G.E. Smith & Jim Weider
The two seasons guitarists — Smith played with the SNL band, Bowie, Hall & Oates, etc.; Weider played with Dylan, The Band, Los Lobos, etc. — are on their never-ending Masters of the Telecaster tour. (By the way, if you’re really into nerdy guitar talk, check out Pat Finnerty’s Instagram show sometime.)
$25-$34, 6 p.m., City Winery, 990 Filbert Street.
Colin Mochrie Presents Hyprov
Whose Line Is It Anyway? comedian Colin Mochrie and “master hypnotist” Asad Mecci perform what they call hyprov aka “improv under hypnosis.” Yes, they will need volunteers from the audience.
$35-$60, 7 p.m., Keswick Theatre, 291 North Keswick Avenue, Glenside.
This long-running Michigan “progressive bluegrass” band likes to supplement their rootsy/rocking sound with lights, smoke and other onstage razzle dazzle. The most recent Greensky Bluegrass record, Stress Dreams, dropped earlier this month. With The Infamous Stringdusters
$30-$59, 6 p.m., The Met, 858 North Broad Street.
SATURDAY, JANUARY 22nd
Jerry Blavat and Friends
Once again the Geator has assembled a hot lineup for an old-school rock, pop and soul shindig at the Kimmel Center: Darlene Love, Frankie Avalon, Little Anthony (above), The Tymes, Gary US Bonds, The Chi-Lites, The Vogues and more.
$35-$100, 8 p.m., Kimmel Center, 300 South Broad Street.
Cast Iron Chef & Colonial Brewing
Stop by ye olde Fort Mifflin on Saturday to see what it was like to prepare and/or eat a feast back in 1829. Either observe from a distance and try some samples, or roll up your sleeves and pitch in as an apprentice cook or brewer and enjoy a full meal.
$6-$10 for general admission; $75 to be an apprentice, 10 a.m.-4 p.m., Fort Mifflin, 1 Fort Mifflin Road.
The Nashville roots/rock/R&B band is touring behind their newest record Maybe We Never Die, which might be the most optimistic album title I’ve heard in a while. Okay now I’m listening to some pretty, soulful lovesick songs, like “This Too Shall Last” and “Hood of My Car,” and hey, we’re going to be okay. Get to the show on time for Bendigo Fletcher.

**RECORDED DATA**
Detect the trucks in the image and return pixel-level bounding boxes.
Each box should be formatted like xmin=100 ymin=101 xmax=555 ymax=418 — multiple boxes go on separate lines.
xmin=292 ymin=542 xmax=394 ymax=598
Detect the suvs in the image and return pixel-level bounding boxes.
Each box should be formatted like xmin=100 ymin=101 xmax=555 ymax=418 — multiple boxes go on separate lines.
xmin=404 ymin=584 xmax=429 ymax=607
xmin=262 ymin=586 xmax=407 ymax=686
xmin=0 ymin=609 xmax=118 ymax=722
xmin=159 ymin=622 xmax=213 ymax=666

**TASK GOAL**
In the events roundup, transcribe the text word for word from "G.E. Smith &" up to and including "990 Filbert Street.".

**RESPONSE**
G.E. Smith & Jim Weider
The two seasons guitarists — Smith played with the SNL band, Bowie, Hall & Oates, etc.; Weider played with Dylan, The Band, Los Lobos, etc. — are on their never-ending Masters of the Telecaster tour. (By the way, if you’re really into nerdy guitar talk, check out Pat Finnerty’s Instagram show sometime.)
$25-$34, 6 p.m., City Winery, 990 Filbert Street.